いい関係であれば赤色に近づいて、関係が悪くなると青色に近づく、そういうことか。じゃあなんだ、これは人間関係を表す糸ってことか……。
「なにやってるんですか、高田先生。ほんっと、あなたは常識ないですね」
高田先生と呼ばれた男は白羅義先生の隣の丸イスを持ち上げ反対に設置して座る。
「なに言ってるんすか。俺からしてみればあなたっスよ、常識がないのは。白羅義先生。俺はあと一年、二年もすれば四十っス。それなのについ最近教師になった新米のあなたが、学年主任の俺によくそんな強い口を叩けますね。そう思いますよね、魅上さんも」
なんか言い合っているが二人の糸の色は変わらない。なんか相性良さそうだからなこの人ら。

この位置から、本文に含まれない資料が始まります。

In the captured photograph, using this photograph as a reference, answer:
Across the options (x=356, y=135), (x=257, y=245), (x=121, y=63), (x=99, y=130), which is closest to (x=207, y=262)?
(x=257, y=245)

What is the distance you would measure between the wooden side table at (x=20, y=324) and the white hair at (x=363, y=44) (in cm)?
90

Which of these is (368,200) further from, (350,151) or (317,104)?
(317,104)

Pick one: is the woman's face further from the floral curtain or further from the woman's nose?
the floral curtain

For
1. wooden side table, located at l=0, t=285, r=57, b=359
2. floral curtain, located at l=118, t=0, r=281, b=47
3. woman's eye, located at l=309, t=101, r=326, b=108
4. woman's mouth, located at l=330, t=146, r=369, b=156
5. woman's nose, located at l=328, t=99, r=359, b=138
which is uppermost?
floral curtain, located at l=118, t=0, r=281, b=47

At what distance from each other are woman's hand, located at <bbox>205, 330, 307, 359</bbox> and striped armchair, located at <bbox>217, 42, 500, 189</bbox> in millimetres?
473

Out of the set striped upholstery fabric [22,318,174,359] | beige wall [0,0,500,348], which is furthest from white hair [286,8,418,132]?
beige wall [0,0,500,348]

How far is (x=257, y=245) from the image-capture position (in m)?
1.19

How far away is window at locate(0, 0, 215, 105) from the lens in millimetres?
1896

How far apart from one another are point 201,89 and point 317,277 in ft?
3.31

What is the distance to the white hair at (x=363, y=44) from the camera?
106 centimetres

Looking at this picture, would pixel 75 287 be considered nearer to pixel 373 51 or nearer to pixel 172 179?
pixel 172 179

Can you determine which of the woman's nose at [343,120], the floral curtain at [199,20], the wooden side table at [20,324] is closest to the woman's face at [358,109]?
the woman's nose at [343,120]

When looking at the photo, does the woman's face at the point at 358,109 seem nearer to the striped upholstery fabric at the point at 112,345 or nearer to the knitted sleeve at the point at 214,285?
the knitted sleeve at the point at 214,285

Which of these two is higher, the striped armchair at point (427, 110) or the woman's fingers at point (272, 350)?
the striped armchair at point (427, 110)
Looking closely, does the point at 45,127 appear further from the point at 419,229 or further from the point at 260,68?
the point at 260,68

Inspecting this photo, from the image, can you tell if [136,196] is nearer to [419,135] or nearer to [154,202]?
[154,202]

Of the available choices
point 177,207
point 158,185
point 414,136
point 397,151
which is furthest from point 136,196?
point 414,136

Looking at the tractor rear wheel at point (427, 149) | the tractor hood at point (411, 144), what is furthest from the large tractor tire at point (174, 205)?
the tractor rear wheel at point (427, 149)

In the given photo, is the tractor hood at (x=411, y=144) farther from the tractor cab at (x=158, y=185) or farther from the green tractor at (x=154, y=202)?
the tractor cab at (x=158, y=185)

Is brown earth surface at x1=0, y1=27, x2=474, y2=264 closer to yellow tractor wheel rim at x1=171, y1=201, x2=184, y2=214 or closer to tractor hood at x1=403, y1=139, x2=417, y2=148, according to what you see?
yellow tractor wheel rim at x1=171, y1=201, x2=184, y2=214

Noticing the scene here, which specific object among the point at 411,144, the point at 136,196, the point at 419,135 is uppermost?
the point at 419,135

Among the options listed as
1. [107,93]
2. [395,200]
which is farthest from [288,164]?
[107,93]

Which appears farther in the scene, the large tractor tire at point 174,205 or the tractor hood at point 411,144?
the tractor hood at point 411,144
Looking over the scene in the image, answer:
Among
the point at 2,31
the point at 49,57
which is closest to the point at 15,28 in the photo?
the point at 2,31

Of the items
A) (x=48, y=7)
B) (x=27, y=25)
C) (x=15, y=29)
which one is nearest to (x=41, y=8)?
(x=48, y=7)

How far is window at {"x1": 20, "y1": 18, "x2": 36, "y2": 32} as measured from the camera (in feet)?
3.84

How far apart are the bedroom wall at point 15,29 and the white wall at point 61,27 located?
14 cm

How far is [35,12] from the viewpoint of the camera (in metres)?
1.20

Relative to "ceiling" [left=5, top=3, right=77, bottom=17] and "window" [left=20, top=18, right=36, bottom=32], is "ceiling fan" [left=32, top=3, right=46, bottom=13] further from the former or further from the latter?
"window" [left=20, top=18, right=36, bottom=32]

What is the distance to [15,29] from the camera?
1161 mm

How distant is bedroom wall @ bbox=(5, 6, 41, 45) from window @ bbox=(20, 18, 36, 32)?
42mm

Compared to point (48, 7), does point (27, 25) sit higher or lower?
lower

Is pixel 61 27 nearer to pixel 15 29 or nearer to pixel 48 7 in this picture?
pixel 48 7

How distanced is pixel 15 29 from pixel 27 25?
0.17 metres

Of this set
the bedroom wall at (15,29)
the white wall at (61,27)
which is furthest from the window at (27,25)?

「ぼけぇっとしないでくださいよ。魅上さん、俺は一学年をまとめる学年主任として来てるんっス。無視してると評価下げますよォ」
「高田先生! いい加減にしてください……」
あはははと笑う高田先生に呆れている白羅義先生。
「すまんな。いつもこんなな感じだから高田先生は。高田先生も学年長として魅上に言うことはないんですか」
高田先生は頭をボサボサとして考えるそぶりを見せる。
「んーん。まずは入学おめでとうございます。にしても不幸っすね、入学式の日から学校に来れてないなんて。(それと担任が白羅義先生だなんて)。出遅れていろいろ不安だと思いますけど頑張っていきましょう。一年間よろしくお願いしますよ」
小声で何か聞こえたが聞こえていないことにしておく。
「あー、はい……。こちらこそよろしくお願いします……」
「長居されても疲れると思うんですぐ帰りますよ。白羅義先生は他に言うことはありますか」
「とりあえずはさっき言ったことだけ気をつけてくれれば大丈夫。他のことは、それは君が無事学校に来れるようになってからだ。それじゃあ、私たちは帰るよ」
そう言って白羅義先生はそそくさと、高田先生は笑顔で手を振りながら部屋を出て行った。
「なんでだ、よくわからんが楽しい未来が見えない……」
人間関係の糸。それが見えるだけで俺の学校生活は百八十度変化するのだった。